Artificial Intelligence (AI) and the Internet of Things (IoT) are two of the most impactful and far-reaching technology developments of our time. Increasingly these two technologies are deployed together and the term ‘AIoT’ has come to the fore.
IoT devices can generate significant amounts of potentially valuable data and AI can be applied to this data in many locations, including ‘cloud’ data centres, various network edge locations, and on board the actual IoT devices themselves. All of these approaches have the potential to unlock significant value and new insights from IoT data.
When we refer to ‘AIoT’ we mean specifically the deployment of AI Use Cases on board IoT devices.
Applying AI to IoT data on board the source IoT devices can bring significant benefits, including improved performance, enhanced compliance, privacy and security and potentially reduced operational costs. These benefits are discussed in more detail below.
Meanwhile, applying AI to IoT data in cloud locations allows for access to the greater compute power that is typically available in those locations. It also enhances the potential scope of AI applications that can more readily draw inputs from multiple IoT devices in different locations and can potentially augment these data streams with other data (including from non-IoT sources) to support more sophisticated analyses. Deploying AI in cloud locations also allows for significantly simplified AI application management, primarily in terms of version control and the evolution of AI algorithms over time.
In many cases, therefore, AIoT (i.e. AI deployed on board IoT devices) does not exist in isolation and often AIoT devices may generate data that is further processed using potentially more sophisticated AI algorithms either in cloud or edge locations (or both).
As described above, the deployment of AI on board IoT devices can potentially unlock significant benefits. In the following paragraphs we discuss these in more depth.
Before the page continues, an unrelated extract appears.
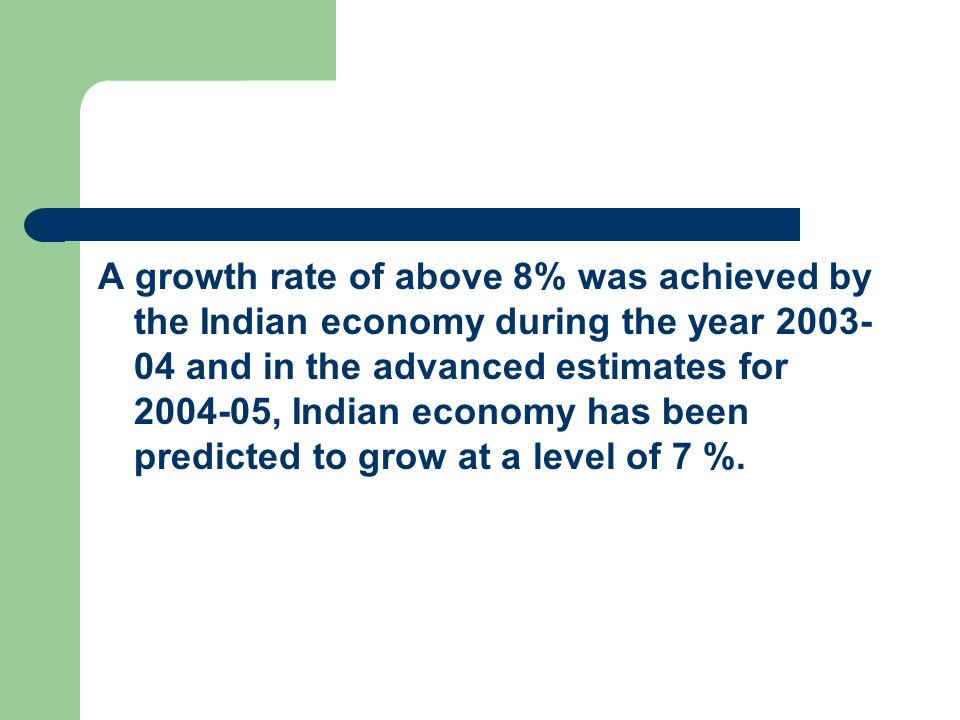 A growth rate of above 8% was achieved by the Indian economy during the year 2003-04 and in the advanced estimates for 2004-05, Indian economy has been predicted to grow at a level of 7 %.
AIoT can improve IoT application performance by allowing for the analysis of more inputs at greater resolution. For example, in the case of AI-enabled CCTV, AIoT algorithms can support activity recognition analyses of high-resolution video feeds locally, so averting the need to transmit vast quantities of data to remote locations for analysis. Inevitably this enables those video feeds to be analysed in more detail compared to crude redaction-at-source approaches that might otherwise be applied.
AIoT enables alerts, analytics and applications to run faster closer to the originating source of data. This can be particularly critical in the case of applications such as self-driving cars and similar autonomous systems, or in critical situations such as ‘emergency stop’ processes in industrial contexts that might apply when a machine is operating outside its design parameters. Applications like these are not tolerant of the lags that would be inherent in transmitting data to a remote location for processing and subsequently receiving the results of such processing.
AIoT can also increase the resiliency and uptime of IoT applications, which is particularly critical for applications that must continue to work in the scenario that a wide area connection fails. Again, autonomous vehicles and critical industrial processes provide good examples, but the potential benefits of increased resilience and uptime also extend to improving the value proposition and user-experience associated with a range of less-critical IoT applications such as, for example, AIoT enabled HVAC systems.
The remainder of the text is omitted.